WHAT YOU WILL DO
**1)** Name every person mentioned in the Iannelli exhibition text below.
**2)** Carry on writing the Iannelli exhibition text below, starting after its final sentence.

SELECTED TEXT
________
Drawing for Goodyear Pavilion

September 14, 2001 – December 29, 2001

Born to poverty in 1888 in rural Italy, Alfonso Iannelli became Chicago’s great modernist commercial artist in the early 20th century. He started sculpting by the age of 12. His illustrations at age 26 rivaled those of Vienna’s Gustav Klimt. And by 1915, Frank Lloyd Wright was passing off original Iannelli designs as his own.

Orpheum Poster.
Design for Sunbeam

His death in 1965 ended a design career that had marked his fiftieth anniversary as a legend in Chicago.

Iannelli produced his first solo exhibition at the Art Institute of Chicago before he was 40, proving his prolific talent for the design of furniture, packaging and appliances. Working day and night, his studio generated designs for pavilions, rides and entrances for the 1933 Chicago World’s Fair. And for four decades manufacturers made millions from the sale of streamlined toasters, blenders and fountain pens designed by Iannelli.
________
AVAILABLE DATA

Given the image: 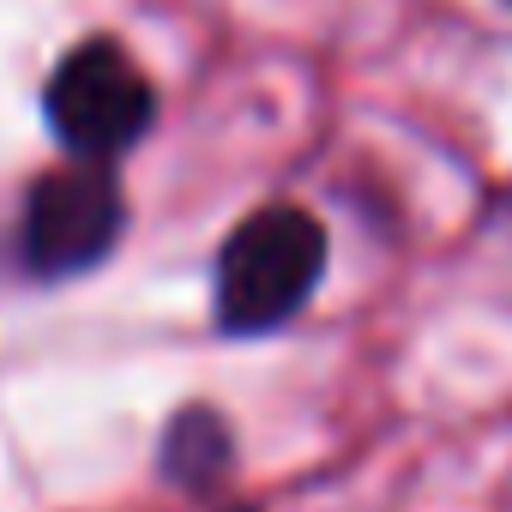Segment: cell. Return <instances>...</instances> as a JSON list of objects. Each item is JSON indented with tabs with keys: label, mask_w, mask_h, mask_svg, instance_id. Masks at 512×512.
________
ANSWERS PROVIDED
**1)**
Alfonso Iannelli
Gustav Klimt
Frank Lloyd Wright

**2)**
His productivity, like his talent, seemed limitless.

ArchiTech Gallery presents a special exhibition and sale of seminal design drawings from Alfonso Iannelli’s personal archives, spanning the breadth of his extensive career.

Included are original 1910 vaudeville posters, murals and sculptures from his Art Institute exhibitions, pavilion designs for A Century of Progress, as well as dozens of architectural and consumer product designs.